Metabolic efficiency profoundly influences organismal fitness. Nonphotosynthetic organisms, from yeast to mammals, derive usable energy primarily through glycolysis and respiration. Although respiration is more energy efficient, some cells favor glycolysis even when oxygen is available (aerobic glycolysis, Warburg effect). A leading explanation is that glycolysis is more efficient in terms of ATP production per unit mass of protein (that is, faster). Through quantitative flux analysis and proteomics, we find, however, that mitochondrial respiration is actually more proteome efficient than aerobic glycolysis. This is shown across yeast strains, T cells, cancer cells, and tissues and tumors in vivo. Instead of aerobic glycolysis being valuable for fast ATP production, it correlates with high glycolytic protein expression, which promotes hypoxic growth. Aerobic glycolytic yeasts do not excel at aerobic growth but outgrow respiratory cells during oxygen limitation. We accordingly propose that aerobic glycolysis emerges from cells maintaining a proteome conducive to both aerobic and hypoxic growth.

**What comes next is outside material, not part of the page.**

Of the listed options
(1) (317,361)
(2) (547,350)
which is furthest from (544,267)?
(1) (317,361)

代谢效率深刻影响机体健康。非光合生物，从酵母到哺乳动物，主要通过糖酵解和呼吸获得可用能量。尽管呼吸作用的能量效率更高，但一些细胞即使在有氧气的情况下也有利于糖酵解（有氧糖酵解，瓦尔堡效应）。一个主要的解释是，就每单位质量蛋白质的 ATP 生成而言，糖酵解效率更高（即更快）。然而，通过定量通量分析和蛋白质组学，我们发现线粒体呼吸实际上比有氧糖酵解的蛋白质组效率更高。这在酵母菌株、T 细胞、癌细胞、体内组织和肿瘤中都有体现。有氧糖酵解对于快速产生 ATP 并不有价值，而是与高糖酵解蛋白表达相关，从而促进缺氧生长。需氧糖酵解酵母不擅长有氧生长，但在氧气限制期间生长超过呼吸细胞。因此，我们认为有氧糖酵解是由维持有利于有氧和缺氧生长的蛋白质组的细胞产生的。